“If you see the volcano hunter running, try and keep up!”
Magma – Volcano Disaster is a made-for-TV catastrophe flick in which a group of adventure-seeking geologists attempt to save the world from ever-increasing volcanic eruptions that are threatening to plunge the Earth into another Ice Age. The end result is a movie filled with clichés and terrible special effects. I’d rather be on an exploding volcano myself than have to watch this movie again.
The film was directed by Ian Gilmore (who hasn’t been involved in anything since the late ’90’s) and the dialogue was written by newcomer Rebecca Rian. Strangely enough, the movie has no acknowledged screenwriter – which could explain why the plot is so full of holes. If the entirety of the writing and plot development was left up to the person writing dialogue, it’s a surprise the movie didn’t completely implode on itself during filming.

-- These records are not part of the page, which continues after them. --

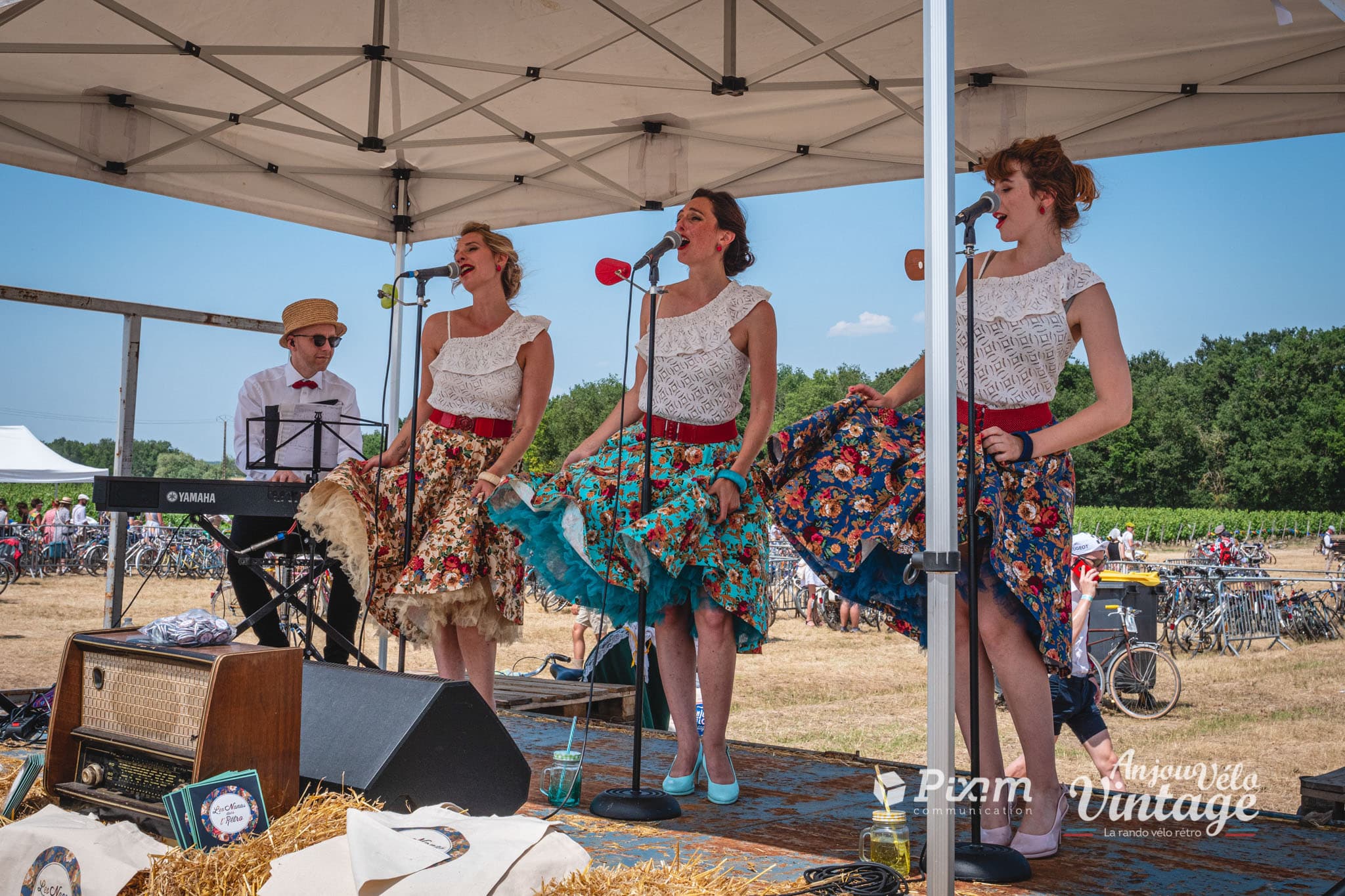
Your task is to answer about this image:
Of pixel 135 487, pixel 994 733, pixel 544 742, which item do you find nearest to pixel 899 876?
pixel 994 733

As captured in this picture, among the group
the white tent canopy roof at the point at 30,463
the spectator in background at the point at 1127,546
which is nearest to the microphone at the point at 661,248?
the spectator in background at the point at 1127,546

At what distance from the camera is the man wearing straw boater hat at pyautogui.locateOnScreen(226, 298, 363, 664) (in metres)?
Result: 4.54

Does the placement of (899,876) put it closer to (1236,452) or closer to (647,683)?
(647,683)

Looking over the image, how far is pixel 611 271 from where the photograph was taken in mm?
2957

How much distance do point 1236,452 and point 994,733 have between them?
26.3m

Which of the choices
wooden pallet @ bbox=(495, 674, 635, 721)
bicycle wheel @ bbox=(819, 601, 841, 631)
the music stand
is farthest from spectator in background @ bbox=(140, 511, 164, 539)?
the music stand

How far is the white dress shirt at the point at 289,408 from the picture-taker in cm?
455

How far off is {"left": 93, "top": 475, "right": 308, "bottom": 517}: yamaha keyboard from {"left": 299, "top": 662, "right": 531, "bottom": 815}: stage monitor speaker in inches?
61.3

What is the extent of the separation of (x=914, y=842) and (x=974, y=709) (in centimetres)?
49

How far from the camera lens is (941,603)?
185cm

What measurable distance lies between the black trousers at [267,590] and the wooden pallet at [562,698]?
0.74 m

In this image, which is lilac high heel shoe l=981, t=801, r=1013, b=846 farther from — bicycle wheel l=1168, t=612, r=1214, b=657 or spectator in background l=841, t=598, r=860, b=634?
spectator in background l=841, t=598, r=860, b=634

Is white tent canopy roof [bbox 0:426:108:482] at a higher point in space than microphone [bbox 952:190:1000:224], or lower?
higher

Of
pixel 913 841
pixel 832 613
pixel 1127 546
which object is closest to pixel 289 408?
pixel 913 841
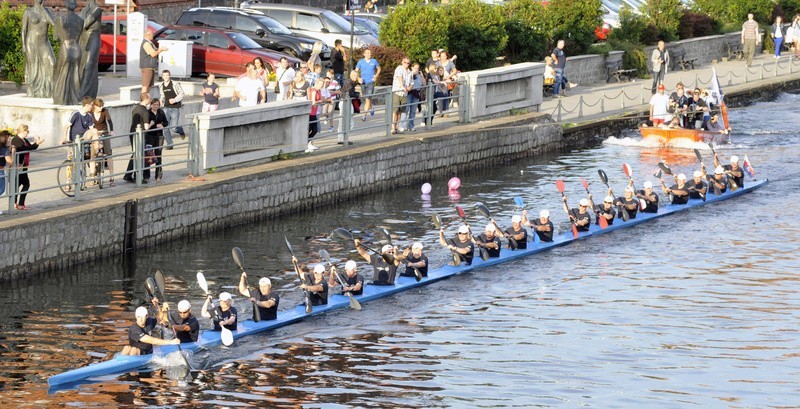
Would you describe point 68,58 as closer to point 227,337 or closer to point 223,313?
point 223,313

Renowned scientist and “volcanology” professor Peter Shepard (Xander Berkeley) teams up with a handful of the talented young students, as well as the perky Brianna Chapman (Amy Jo Johnson), to try and prevent the molten core of the Earth from destroying every living thing on the planet. In stark contrast to idiots who just climb up on volcanoes without knowing the dangers involved, Shepard and his team do plenty of research to make sure a situation is life-threatening before diving right in. This is why scientists are smarter than everyone else.
Magma – Volcano Disaster is yet another prime example of a promising premise marred by a cable TV budget. To be honest though, there haven’t been too many movies that have handled erupting volcanoes very stylishly. 1997’s lava flick Volcano brought impressive computer generated molten rock, but the acting and pacing left much to be desired. Magma fails in both areas, with horrible acting and cheesy special effects.
Shepard spends most of his time casting smarmy, pensive looks at the rest of the cast and holding his head in his hands while contemplating what to do next. Johnson seems to be the best actor of the bunch, assuredly due to her lengthy gig as the Pink Power Ranger, but never really rises above her children’s show theatrics. She basically plays a squeaky college girl whose excessive enthusiasm grates the nerves the moment she begs Shepard to let her join his expedition team.
I’m considering starting a college scholarship fund for Hollywood writers who need a couple of semesters of science classes. In all seriousness though, the writers for this movie seem to have no understanding about the insides of the earth – instead choosing to just have characters explain complex theories in single sentence statements.
The hero blames the entire volcanic catastrophe on human pollution, and something about radiation and waste causing the earth’s core to expand…or contract…or something. Perhaps, to the writers, proven science just isn’t interesting enough.
The writers hint many times that Shepard and Chapman will get together, but instead choose to negate any chance of this ever happening by giving Chapman a new boyfriend in the middle of the movie and having Shepard wrapped up in his feelings for his ex-wife while mourning for a lost friend. Who needs character development when there are exploding volcanoes to be stopped?
Sub par TV quality video permeates the feature, and the lack of cinematic angles doesn’t help much. Everything is pretty much just point and shoot. Also, if you end up watching this movie you can look forward to the mainstay action movie cliché: Earthquake Cam, where any time and earthquake rumbles or volcano erupts, the camera man shakes the camera back and forth feverishly.
The audio is decent, but everything could’ve used a bit more punch. If you shoot nuclear warheads into the sea bed, I don’t think a mere rumbling gets the job done. We need to hear the surface of the earth bursting open and the terrible sound of an enormous explosion as well. Dialogue, on the other hand, is very clear and understandable. It’s too bad the supporting actors simply recite their lines instead of inflecting any sort of emotion into them.
Three extras are tacked on to the film. The first is an awful theatrical trailer which, as usual, surpasses the film it represents in both pacing and excitement. Extra number two is a photo gallery with shots of the cast on set as well as the haphazardly cobbled together set pieces. Wrapping up the special features is a collection of previews for other, more interesting movies.
In summary, stay away from erupting volcanoes and stay away from Magma – Volcano Disaster. The plot moves as slow as a lava flow and the action suffers for it. If the creators had added a pinch of imagination to the movie instead of treading on old clichés, I might’ve been able to recommend Magma – Volcano Disaster. However, I can not.